Nurses that are grandfathered in do not HAVE to get their BSN to keep their license, but if a hospital posts a job, it can expressly specify that a BSN would be required for the position. The new grad with the BSN will get the job over the ASN RN with a lot of experience.

I wasn't sure if I was going to on to get my BSN after ASN, but I have pretty much made up my mind now. Not only am I going to get my BSN online, I will probably go on to get my Master's too.

In theory, your teacher sounds wonderful. I agree that an examination of how professions "work" shows that the longer the title and education, the greater the reward (status/money/etc.). I have a background in biology, and clearly, there's a step-by-step route that determines your identity, all the way to MD, PhD-prepared scientists. So, if all nursing turned toward requiring the BSN as entry-level practice, and most nurses became Master's-prepared, it sounds really good. But, my concern, I don't know a whole lot of BSN-prepared nurses (those in practice over 5 years specifically) who are willing to do bedside-related nursing care. I could be wrong (HOPE SO), but who's going to be providing the patient care? Also, the AMA (MDs) have a pretty heavy hand in the lobbying world, whereas nursing, well, look at the numbers of nurses compared to the numbers EVEN MEMBERS of the ANA...that speaks. I wish it were different, and hope nursing changes for the better. Depending on how valuable the lessons of history are to someone, I guess this someone could look at history to find a clue as to how the nursing profession has worked or not with different paradigms. Back to the old theory vs. practice argument. Fun stuff! Good luck to you.

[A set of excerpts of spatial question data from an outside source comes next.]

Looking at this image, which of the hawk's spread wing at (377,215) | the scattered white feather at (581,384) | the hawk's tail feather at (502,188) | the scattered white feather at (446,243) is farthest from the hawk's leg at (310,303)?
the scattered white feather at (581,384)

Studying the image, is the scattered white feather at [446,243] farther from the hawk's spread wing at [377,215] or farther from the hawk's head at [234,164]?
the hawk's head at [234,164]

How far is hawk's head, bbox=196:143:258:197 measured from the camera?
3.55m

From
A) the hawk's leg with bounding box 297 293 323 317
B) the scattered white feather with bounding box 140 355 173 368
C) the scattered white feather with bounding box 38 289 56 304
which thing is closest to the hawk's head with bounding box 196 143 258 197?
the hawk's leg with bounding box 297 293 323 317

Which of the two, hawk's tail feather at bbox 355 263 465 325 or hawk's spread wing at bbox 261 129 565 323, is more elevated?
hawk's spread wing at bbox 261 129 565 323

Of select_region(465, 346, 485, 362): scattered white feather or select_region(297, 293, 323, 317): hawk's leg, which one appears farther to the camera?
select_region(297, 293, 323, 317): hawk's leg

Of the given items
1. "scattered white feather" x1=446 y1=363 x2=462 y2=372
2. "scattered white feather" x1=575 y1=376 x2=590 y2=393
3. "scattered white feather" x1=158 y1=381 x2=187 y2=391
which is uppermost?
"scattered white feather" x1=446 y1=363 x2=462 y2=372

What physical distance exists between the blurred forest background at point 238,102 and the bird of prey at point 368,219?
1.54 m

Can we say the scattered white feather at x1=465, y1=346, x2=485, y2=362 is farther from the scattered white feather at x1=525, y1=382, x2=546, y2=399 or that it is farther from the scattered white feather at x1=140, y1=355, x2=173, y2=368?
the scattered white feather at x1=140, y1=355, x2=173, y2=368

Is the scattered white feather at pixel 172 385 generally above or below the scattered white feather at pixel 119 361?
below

Yes, I wish I had gone straight for BSN,instead of an associate...

In MA where I live, certain places like pediatric offices, will only hire BSN trained nurses. Some days I wish I had just gone to a 4 yr school because I plan on transferring to a RN to BSN right after I graduate but for me I am glad I went the ADN route. #1. The ADN program is a lot less expensive because it is at a community college. #2. I am not working while in school and with the 2 yr program, I know that in 2 yrs I can go to work and make decent money if something were to happen and we needed the money.

The baby steps (ADN then BSN then MSN or DNP) works better for me and my family. If I was not married and did not have 2 children the direct route most likely would have been the way I went.

Specializes in Nephrology, Cardiology, ER, ICU.

From personal experience (I did LPN, ADN, BSN, MSN and subsequent post-MSN), I would have done the ADN again but then would have done an ADN to MSN program.